Information shown: Begin

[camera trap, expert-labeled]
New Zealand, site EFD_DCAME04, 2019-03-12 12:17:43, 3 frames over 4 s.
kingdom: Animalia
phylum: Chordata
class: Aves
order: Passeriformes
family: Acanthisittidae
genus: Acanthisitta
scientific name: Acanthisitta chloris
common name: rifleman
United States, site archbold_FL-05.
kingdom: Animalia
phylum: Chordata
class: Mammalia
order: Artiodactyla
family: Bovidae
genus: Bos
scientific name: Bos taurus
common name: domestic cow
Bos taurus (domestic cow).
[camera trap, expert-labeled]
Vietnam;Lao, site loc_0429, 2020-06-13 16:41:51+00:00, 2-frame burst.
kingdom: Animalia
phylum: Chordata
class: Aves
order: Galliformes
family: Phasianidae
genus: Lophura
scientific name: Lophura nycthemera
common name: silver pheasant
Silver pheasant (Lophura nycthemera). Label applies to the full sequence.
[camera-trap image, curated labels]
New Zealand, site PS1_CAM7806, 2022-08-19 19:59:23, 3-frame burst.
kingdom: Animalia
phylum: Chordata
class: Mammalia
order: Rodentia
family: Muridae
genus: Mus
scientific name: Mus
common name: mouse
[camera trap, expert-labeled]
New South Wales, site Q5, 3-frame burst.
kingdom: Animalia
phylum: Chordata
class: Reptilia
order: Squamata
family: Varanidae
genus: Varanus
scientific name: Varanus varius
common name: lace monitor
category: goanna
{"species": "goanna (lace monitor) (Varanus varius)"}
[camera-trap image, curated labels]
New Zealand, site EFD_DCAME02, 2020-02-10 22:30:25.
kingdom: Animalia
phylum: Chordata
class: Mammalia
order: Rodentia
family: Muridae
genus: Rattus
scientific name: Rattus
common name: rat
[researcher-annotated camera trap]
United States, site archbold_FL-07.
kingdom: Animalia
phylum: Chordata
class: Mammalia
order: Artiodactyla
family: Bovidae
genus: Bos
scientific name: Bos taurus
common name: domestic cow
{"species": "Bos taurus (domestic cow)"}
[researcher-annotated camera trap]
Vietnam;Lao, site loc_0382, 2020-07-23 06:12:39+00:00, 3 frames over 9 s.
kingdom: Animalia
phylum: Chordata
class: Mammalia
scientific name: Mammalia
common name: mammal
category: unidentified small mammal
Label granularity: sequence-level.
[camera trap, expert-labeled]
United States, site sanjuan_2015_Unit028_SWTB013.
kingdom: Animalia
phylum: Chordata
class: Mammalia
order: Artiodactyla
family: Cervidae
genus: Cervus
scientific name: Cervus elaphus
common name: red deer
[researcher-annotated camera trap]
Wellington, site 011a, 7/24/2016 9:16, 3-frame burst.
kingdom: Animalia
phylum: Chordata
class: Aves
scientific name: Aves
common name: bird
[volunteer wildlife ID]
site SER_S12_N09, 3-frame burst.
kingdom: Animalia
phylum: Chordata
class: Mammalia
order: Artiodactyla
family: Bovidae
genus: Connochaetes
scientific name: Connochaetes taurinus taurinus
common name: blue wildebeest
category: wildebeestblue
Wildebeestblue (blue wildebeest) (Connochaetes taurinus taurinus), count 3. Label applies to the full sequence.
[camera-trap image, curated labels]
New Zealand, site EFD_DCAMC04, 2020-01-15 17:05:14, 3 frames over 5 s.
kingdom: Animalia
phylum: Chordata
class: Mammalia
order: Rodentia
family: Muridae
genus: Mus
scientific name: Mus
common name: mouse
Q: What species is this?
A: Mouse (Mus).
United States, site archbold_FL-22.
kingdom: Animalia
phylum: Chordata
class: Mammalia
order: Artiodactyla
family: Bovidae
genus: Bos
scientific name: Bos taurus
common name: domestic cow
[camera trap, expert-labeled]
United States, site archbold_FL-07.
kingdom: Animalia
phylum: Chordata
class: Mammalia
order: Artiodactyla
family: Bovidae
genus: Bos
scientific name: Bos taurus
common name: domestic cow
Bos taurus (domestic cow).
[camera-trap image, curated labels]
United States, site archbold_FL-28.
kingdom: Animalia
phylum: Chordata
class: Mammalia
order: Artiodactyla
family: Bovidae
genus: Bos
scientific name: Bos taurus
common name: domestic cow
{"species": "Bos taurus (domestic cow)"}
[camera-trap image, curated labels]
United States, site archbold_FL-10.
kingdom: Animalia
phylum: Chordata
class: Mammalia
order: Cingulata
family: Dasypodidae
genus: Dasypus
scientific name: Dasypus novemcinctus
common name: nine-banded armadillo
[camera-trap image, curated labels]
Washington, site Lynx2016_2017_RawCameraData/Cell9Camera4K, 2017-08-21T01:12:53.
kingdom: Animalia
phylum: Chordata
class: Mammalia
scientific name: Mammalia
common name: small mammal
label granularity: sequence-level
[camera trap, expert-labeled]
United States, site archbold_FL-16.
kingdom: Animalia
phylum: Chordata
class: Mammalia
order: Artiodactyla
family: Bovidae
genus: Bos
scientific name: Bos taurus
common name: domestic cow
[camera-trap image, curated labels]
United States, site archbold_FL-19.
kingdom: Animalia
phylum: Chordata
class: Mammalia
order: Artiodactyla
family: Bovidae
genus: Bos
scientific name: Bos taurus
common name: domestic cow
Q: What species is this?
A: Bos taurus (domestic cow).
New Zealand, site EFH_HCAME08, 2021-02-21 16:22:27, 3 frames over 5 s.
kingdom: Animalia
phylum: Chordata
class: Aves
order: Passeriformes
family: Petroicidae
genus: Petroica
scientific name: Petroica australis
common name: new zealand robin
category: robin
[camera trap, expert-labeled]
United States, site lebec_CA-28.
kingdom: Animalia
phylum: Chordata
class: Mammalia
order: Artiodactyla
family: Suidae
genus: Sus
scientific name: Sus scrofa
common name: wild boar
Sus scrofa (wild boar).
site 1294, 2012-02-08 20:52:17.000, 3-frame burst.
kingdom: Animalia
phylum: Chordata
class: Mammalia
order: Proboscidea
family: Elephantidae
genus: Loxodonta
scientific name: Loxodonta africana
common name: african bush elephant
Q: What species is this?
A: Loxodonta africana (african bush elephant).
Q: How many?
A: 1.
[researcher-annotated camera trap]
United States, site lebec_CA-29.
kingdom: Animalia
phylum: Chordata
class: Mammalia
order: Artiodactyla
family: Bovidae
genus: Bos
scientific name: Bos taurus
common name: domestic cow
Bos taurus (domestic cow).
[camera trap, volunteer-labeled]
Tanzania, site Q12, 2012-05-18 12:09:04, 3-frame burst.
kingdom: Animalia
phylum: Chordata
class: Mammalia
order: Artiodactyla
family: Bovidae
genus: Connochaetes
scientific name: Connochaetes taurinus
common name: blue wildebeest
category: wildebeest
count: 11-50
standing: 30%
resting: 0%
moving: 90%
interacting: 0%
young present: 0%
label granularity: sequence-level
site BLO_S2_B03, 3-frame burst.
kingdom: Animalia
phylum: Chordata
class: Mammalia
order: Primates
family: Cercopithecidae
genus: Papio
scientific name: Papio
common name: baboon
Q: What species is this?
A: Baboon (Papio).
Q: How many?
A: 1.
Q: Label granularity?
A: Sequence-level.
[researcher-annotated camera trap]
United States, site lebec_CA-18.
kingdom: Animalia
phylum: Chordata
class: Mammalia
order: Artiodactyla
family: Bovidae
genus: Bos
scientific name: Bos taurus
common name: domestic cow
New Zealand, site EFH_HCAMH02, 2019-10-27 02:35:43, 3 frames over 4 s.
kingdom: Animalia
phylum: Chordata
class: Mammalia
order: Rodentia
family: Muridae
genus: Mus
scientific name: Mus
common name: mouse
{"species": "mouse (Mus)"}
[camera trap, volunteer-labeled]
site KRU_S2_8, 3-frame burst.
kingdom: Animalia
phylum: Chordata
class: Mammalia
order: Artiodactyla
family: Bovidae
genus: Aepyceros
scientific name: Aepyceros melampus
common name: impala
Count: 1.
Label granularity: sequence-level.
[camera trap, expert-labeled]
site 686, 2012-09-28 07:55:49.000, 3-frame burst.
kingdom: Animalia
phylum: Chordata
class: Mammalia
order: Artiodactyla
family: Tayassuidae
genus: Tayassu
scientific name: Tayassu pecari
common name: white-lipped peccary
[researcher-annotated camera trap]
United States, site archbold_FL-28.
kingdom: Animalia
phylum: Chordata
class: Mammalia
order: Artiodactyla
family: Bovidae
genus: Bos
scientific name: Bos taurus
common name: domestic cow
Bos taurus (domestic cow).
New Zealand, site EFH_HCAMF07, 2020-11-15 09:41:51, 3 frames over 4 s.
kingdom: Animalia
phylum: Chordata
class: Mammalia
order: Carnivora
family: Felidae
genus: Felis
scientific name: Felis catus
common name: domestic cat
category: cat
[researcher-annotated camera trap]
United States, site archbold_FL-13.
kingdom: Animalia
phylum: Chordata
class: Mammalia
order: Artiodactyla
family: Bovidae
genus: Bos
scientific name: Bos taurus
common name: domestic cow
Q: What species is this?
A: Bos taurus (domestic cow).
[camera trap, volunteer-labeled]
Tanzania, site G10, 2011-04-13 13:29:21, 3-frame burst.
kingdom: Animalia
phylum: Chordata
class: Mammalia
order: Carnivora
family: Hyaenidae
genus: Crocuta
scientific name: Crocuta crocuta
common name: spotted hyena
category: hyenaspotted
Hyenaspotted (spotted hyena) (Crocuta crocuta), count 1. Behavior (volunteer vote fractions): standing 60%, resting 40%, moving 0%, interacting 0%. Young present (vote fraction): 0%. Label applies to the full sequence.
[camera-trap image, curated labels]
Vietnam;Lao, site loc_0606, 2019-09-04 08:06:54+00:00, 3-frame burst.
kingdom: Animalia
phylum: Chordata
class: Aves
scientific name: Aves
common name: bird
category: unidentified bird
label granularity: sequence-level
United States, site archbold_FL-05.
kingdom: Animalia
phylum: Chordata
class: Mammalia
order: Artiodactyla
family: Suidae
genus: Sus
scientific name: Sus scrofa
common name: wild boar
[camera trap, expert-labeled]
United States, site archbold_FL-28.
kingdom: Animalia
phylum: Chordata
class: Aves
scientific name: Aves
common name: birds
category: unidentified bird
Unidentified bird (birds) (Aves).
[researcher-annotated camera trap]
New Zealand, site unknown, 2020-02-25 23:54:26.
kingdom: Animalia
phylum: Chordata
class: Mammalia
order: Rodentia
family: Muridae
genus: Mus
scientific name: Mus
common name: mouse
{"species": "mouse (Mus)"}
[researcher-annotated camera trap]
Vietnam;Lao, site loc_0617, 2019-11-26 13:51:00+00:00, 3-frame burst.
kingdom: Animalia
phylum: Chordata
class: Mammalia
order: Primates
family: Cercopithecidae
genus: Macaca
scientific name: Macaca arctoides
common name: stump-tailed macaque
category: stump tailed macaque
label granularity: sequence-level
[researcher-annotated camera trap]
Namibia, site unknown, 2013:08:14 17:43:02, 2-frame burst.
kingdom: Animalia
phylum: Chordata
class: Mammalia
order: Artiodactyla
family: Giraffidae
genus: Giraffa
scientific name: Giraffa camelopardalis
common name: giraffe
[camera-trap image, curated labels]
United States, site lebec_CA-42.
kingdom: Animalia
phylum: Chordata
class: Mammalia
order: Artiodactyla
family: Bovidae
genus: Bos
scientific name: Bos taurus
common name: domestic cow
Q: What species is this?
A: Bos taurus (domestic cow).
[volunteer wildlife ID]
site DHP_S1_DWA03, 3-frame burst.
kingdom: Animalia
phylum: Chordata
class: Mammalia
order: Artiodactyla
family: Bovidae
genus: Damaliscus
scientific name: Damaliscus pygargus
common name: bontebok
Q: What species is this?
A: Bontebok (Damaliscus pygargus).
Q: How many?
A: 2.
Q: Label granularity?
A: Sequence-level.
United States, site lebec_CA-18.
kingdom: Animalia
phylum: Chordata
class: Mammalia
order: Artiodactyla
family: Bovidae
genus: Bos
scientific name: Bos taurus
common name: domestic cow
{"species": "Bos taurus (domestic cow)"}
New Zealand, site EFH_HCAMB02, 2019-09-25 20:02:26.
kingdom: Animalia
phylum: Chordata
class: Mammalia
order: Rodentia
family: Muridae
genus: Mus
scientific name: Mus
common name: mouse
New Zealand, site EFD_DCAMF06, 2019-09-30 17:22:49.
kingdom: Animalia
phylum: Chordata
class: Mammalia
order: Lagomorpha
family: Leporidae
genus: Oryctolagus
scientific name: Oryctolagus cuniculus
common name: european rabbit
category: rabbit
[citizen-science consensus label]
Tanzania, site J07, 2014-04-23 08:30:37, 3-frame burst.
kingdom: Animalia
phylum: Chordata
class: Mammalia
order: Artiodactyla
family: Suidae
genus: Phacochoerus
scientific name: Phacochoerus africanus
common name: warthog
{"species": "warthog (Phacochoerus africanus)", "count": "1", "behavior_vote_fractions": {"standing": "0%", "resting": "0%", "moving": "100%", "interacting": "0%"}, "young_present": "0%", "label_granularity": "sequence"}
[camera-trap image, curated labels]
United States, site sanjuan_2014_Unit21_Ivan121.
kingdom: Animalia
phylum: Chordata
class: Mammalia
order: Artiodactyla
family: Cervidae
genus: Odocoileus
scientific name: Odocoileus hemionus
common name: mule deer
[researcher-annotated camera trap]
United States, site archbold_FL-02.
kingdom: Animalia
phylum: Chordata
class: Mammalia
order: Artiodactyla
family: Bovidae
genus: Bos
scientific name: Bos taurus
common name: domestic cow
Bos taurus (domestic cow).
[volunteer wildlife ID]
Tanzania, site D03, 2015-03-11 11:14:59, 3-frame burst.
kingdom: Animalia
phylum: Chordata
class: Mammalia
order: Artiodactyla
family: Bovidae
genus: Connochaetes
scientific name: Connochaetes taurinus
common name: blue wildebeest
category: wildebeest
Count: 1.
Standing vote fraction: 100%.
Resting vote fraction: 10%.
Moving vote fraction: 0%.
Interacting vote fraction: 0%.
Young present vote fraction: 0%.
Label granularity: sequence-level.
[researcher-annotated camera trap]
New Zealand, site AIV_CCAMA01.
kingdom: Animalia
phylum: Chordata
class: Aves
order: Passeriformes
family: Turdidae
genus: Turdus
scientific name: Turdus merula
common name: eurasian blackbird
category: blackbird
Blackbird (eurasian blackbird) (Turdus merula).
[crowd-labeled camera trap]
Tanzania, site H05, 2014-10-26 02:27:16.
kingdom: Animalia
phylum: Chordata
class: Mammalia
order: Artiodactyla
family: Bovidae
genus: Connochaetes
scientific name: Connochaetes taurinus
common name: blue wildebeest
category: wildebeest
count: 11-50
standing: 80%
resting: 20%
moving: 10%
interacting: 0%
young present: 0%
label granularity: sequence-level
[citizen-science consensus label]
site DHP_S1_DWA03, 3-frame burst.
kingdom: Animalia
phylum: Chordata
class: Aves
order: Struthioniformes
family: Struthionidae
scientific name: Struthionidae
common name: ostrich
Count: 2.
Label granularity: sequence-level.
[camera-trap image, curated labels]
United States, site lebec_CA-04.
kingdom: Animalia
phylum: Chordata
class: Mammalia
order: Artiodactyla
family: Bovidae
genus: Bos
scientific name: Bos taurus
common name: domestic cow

Information shown: End

Instructions to follow – Tell me how many lines of the records include the word "warthog", replying with the number alone.

Written answer – 2